[TEXT SECTION]
★ ★ ★
Green Party MP Ozan Yanar has condemned the Soldiers Of Odin street patrols movement, calling them ultra right-wing racists.
Speaking on HSTV's English-language current affairs show Newsmakers, Yanar is also critical of the way the government coalition has handled their reaction to the vigilante patrols.
"I'm really angry to our government" says Yanar, over mixed messages about the Soldiers of Odin. "A minister says something, and another minister says something really opposite, I think it should be crystal clear, that we don't want any racist Neo-Nazis in our streets, patrolling, and saying they are making this country more safe for our women".
Over the last few months, Soldiers of Odin patrols have begun in several Finnish cities, ostensibly to offer protection to women who might feel unsafe or intimidated by any Muslim migrants. Critics say they only increase tensions on the streets, and make the likelihood of violence more probable. Senior Finnish police officials have said the Soldiers of Odin are not doing anything illegal by merely walking around.
"Soldiers of Odin is a racist patrol, who want to have a white Finland, whatever that means" says Yanar, who is originally from Turkey but came to Finland age 14. "I don't think I belong to their white Finland perspective, and they also criticize people who are normal Finns, native Finns, who don't agree with them on the immigration issue" he adds.
★ ★ ★
[DATASET]
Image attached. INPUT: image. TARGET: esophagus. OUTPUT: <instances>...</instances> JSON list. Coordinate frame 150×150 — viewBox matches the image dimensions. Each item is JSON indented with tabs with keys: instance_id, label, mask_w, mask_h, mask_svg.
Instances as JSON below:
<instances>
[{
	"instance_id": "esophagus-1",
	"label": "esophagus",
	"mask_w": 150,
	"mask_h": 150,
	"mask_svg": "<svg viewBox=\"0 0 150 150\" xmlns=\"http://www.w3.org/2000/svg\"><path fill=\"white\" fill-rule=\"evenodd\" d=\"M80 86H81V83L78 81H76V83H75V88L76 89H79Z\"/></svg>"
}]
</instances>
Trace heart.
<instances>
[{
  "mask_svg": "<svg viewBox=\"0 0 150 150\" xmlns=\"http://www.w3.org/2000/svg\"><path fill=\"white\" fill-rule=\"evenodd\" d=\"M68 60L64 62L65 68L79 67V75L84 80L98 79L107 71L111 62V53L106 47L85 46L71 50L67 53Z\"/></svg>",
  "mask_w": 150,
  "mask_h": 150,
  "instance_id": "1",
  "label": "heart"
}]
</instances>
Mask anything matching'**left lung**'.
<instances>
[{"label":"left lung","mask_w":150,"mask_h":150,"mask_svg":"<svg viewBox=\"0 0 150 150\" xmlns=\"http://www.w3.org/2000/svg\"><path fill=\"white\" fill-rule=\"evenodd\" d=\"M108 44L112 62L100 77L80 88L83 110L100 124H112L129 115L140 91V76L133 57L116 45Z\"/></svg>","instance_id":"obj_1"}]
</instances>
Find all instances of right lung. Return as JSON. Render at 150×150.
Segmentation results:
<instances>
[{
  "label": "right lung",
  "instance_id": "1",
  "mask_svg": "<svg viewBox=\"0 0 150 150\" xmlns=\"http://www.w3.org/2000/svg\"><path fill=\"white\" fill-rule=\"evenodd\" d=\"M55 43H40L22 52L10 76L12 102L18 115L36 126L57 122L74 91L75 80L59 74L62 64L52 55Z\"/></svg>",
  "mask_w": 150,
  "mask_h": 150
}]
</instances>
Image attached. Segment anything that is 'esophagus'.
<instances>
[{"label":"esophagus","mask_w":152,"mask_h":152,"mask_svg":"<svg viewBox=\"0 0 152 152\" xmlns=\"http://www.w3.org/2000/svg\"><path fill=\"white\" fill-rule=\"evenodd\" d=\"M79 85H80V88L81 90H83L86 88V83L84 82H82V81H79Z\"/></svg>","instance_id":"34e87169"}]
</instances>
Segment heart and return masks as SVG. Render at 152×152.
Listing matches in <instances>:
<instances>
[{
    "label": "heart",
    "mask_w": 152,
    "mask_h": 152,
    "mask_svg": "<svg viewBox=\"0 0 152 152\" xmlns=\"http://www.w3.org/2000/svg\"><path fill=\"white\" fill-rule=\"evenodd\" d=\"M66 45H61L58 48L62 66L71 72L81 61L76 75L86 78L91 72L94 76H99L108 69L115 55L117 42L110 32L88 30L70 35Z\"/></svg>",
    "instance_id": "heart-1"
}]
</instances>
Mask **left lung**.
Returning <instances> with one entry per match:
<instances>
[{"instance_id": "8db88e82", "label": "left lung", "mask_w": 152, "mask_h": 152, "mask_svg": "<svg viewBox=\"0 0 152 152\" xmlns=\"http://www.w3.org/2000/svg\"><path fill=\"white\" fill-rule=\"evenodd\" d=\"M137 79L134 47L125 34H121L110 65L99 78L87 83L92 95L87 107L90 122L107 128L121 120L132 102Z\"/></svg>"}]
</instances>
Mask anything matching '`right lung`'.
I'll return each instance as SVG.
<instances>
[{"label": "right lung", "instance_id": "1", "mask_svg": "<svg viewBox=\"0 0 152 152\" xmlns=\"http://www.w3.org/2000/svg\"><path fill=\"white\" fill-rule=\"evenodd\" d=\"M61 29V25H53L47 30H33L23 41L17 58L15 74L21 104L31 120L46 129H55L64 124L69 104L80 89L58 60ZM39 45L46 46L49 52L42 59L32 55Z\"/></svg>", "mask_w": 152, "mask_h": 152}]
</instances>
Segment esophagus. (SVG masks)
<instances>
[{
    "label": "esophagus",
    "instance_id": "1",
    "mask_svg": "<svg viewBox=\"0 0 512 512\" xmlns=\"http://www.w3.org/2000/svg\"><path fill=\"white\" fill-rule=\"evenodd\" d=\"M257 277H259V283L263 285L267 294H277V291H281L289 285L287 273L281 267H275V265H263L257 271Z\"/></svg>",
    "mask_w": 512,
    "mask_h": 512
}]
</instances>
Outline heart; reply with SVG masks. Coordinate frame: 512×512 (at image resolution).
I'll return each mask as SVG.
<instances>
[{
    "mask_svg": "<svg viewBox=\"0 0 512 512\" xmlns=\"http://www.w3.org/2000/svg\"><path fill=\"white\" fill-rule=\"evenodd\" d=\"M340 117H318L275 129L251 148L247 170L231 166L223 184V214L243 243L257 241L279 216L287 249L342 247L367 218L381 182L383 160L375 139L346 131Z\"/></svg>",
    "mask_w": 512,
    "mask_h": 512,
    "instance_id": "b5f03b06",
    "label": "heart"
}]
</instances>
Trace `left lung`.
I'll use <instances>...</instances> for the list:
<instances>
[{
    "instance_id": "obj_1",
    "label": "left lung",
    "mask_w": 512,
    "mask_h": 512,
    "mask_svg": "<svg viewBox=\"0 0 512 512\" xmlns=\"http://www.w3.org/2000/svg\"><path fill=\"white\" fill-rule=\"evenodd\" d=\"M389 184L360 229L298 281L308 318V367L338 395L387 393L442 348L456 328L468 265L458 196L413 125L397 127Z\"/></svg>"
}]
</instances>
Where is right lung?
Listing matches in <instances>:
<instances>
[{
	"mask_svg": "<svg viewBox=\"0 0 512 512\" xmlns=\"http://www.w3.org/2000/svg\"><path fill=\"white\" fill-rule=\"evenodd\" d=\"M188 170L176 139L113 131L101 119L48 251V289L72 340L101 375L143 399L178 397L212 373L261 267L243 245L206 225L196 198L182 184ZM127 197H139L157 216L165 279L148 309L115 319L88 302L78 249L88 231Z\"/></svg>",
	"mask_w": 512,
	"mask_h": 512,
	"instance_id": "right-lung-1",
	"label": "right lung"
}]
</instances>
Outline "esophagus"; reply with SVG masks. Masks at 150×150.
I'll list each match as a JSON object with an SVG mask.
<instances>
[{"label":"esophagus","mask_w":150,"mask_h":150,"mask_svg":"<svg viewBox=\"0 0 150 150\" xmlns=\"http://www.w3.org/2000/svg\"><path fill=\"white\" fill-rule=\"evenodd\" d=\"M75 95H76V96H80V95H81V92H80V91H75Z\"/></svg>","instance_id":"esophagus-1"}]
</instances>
★ ★ ★
Resume the news report on Green Party MP Ozan Yanar's criticism of the Soldiers of Odin patrols, picking up right after its last sentence.

[RESULT]
Iimmigration is one subject that has helped boost the Greens in recent polls, according to Yanar, while conversely contributing to the slide in support for the Finns Party, who lost around 50% of their popularity since the last election. Yanar, who was elected to parliament in 2015 after working in student politics, is happy about the latest poll numbers that show the Greens increasing to around 11%, which he says is the result of many months of visibility, including last summer when they were at the forefront of the 'welcome immigrants' campaign; and during the autumn when they were vocal in opposing government austerity cuts.
"What we are doing is to give credible options against the government's cold policies, and I think it's nice, it's appealing" says the 28 year old, who thinks the Finns Party politicians became "arrogant" when they got to parliament, and became part of the government coalition, after many years in opposition.
"As a party who spoke about ordinary people against the elite, that kind of rhetoric they had, suddenly they were the cutters" he says.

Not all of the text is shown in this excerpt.